== Exercise instructions ==
#1 Name the animals that the post about chemo brain uses to describe the pace of getting the girls out the door in the morning.
#2 Answer these questions about the post about chemo brain:
(a) What was the class given a week before chemotherapy started called?
(b) What does the narrator put in the fridge instead of the creamer?
(c) What time does the narrator get up?
#3 Continue the post about chemo brain from where it stops.

== Excerpt provided ==
*** Begin section ***

Whenever we had Chemo 101, a class given a week before chemotherapy started I was told about all the side effects of chemo. Chemo brain came up on that list. And BOY is it real.
I remember being told mom brain was real…(multiplied by every child you have). I have had my two girls…and then a year later…cancer. So, there’s that. I’m sure my brain is thrilled with me.
#mombrain is wild. I was like a slower, foggy, tired, achy, forgetful version of myself before (which is a fiery mess) because before kids I was already a hot mess. Lordy Lord. Before, I was messy and distracted, and just all over the place. So, to have that as my baseline really set me up for success when I had, yet ANOTHER thing messing with my mental capacity.
All the prayers need to go up for my sweet husband, who has to try to follow my fiery mess. We have too many emotions going on over here. And yes, I cry at cancer, but I also cry at Disney commercials, and Hallmark Christmas movies…so…yeah. Lord grant me self-control.
The daily with #chemobrain looks like this…tired and foggy in the morning, then forgetting what you’re doing mid use of the remote control, when your 3 ½ year old is trying to be patient for her morning cartoons. Then proceeding to head into the kitchen and place the remote in the fridge, instead of putting back the creamer. Good heavens.
As you settle in on the couch with your hot coffee and Living by Martha Steward October 2010 (they’re like a fine wine people), you feel a bit awake and normal.
Then you try to type a number into your phone to call about an appointment and can’t quite seem to punch the correct order of numbers. Particularly frustrating.
Getting the girls out the door in the morning was already difficult last year…oh you know it all starts with then unhurried morning’s cuddles…then turns to eating our oatmeal in haste, then we start to step up to a trot…getting lunch made, backpack packed. Next is starting to leap like a gazelle, often turning to an emu hopping on one leg. Lastly, running around like an octopus swims and simultaneously getting clothes and shoes on your children with a somewhat decent hairstyle. Then sprinting to the car like in a three-legged race. Parking the car, unloading my precious darlings and then enjoying the scenery, the butterfly garden, and every single human walking by…we wave, we stop and babble (Henley), we smell the flowers (Halen) while mom is stressing about being late. But this year it feels magnified by 1,000. I’m sure since Henley is completely mobile and currently loves to climb all of the things…that just might contribute to that enhancement in chaos, by just a teensy bit. I mean truly, WHY is it so hard to get myself dressed and two littles out the door by 8:50...why? I get up at 7!

*** End section ***

== Information supplied ==
*** Begin section ***

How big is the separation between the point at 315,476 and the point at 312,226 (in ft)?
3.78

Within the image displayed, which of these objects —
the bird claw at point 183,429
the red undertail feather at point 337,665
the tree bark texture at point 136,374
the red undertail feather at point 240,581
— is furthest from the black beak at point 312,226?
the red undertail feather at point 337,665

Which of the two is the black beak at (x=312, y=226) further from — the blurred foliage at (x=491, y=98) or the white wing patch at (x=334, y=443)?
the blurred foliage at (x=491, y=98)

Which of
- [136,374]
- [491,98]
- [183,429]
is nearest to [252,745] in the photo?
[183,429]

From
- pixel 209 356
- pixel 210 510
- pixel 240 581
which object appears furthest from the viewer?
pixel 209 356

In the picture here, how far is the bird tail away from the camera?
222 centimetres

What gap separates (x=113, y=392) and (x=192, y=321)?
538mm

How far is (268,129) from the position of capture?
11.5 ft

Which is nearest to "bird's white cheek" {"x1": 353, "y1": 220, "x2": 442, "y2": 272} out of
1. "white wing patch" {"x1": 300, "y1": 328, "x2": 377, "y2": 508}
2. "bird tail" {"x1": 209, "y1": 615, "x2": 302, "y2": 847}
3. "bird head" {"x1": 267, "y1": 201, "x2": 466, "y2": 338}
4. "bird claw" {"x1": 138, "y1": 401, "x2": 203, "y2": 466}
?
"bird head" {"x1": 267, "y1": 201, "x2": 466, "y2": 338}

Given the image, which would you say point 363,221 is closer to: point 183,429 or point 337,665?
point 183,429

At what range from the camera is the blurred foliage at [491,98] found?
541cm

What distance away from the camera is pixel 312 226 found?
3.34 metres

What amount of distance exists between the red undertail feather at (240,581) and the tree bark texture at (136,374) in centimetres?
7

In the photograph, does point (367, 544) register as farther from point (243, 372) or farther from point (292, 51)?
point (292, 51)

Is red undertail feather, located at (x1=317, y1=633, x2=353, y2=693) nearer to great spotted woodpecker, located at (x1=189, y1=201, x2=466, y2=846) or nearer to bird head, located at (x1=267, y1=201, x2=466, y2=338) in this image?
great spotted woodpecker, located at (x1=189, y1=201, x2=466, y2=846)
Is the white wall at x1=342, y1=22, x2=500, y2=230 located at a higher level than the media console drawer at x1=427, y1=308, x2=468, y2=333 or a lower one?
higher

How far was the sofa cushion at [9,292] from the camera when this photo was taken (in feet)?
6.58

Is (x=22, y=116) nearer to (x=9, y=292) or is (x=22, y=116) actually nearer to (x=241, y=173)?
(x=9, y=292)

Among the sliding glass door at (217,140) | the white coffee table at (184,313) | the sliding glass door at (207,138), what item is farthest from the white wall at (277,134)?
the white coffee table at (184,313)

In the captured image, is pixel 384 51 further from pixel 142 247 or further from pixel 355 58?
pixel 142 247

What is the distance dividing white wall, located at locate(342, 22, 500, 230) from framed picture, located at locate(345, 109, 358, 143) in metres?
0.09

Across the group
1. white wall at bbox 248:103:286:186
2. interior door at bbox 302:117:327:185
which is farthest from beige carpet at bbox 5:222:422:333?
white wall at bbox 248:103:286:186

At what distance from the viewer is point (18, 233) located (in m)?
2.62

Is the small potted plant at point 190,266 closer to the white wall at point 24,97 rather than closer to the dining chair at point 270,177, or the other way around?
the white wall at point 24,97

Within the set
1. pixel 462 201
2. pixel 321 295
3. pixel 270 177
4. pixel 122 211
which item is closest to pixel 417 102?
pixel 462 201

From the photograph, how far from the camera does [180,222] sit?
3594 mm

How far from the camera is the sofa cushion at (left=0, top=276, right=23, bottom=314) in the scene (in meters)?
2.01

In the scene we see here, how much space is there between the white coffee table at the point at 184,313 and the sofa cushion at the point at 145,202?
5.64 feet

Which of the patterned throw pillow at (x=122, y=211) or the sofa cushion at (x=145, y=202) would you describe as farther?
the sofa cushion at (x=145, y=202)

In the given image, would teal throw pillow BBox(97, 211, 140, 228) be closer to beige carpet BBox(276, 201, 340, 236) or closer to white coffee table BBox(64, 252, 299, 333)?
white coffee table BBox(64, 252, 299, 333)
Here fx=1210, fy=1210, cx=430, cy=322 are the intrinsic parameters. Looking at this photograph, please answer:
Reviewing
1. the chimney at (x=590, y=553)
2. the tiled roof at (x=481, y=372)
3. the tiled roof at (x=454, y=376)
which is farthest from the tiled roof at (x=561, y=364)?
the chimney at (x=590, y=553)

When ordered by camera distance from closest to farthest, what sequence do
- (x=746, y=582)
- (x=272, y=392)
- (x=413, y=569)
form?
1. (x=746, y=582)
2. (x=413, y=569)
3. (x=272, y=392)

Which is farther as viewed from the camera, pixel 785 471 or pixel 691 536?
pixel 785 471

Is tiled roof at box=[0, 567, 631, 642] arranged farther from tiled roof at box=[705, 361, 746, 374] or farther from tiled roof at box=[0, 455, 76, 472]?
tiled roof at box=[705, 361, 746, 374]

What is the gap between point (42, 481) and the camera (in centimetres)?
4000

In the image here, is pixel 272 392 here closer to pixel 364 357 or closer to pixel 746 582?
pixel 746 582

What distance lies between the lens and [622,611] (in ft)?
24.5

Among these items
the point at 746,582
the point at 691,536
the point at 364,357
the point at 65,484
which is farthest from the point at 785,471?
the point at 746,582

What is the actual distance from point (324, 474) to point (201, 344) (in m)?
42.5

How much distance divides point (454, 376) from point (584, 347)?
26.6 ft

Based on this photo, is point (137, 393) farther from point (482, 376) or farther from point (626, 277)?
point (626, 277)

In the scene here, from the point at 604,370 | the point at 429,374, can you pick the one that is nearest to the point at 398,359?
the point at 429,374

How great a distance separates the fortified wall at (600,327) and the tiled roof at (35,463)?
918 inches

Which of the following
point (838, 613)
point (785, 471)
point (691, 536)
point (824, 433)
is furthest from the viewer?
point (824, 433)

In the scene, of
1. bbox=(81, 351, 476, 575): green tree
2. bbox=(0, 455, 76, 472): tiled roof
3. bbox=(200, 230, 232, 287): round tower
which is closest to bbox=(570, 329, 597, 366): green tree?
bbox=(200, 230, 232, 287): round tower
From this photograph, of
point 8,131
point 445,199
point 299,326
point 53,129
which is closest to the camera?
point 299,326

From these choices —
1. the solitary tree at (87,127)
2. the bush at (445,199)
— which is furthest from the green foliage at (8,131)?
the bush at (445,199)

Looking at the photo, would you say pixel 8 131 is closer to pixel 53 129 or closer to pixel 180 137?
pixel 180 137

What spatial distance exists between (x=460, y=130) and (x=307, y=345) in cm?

*** End section ***

== Solved problems ==
#1 gazelle, emu, octopus

#2
(a) Chemo 101
(b) The remote control
(c) 7

#3
I was taking a shower tonight and washed my face…just to turn around and wash my face again 15 seconds later, because I had completely forgotten that I just completed that task. Face- you're welcome.
I need to be reminded daily about all kinds of stuff. I can’t locate my keys, sunglasses, and phone on the regular. I send texts and make decisions that later I look back at, that don’t really make sense.I get words mixed up, which can be particularly embarrassing when I manage to put two different words into a VERY different word. OH, bless my small group for that one.
It’s like when you're mesmerized with overall haze. Oh, the ratings that reality TV show would get…Hey camera man, go follow around that fiery mess of a lady who is battling cancer… and her precious family who is trying to keep up.
Like every other person in anything, we all react differently. My chemo brain is different than others. I just want my fog to lift, to get this medicine out of my system (after it has terminated those cancer cells of course), to be clear headed and free of medicine.
I'll be getting back to my night now, with two different colored socks on my feet, to now floating in an extraordinary chemo brain space where a baked good was eaten, to help me squash these heavy-duty steroids, and help me sleep earlier than 4 am.
My little brother and I out celebrating our momma's birthday last week. Chemo brain was not in full force here, phew.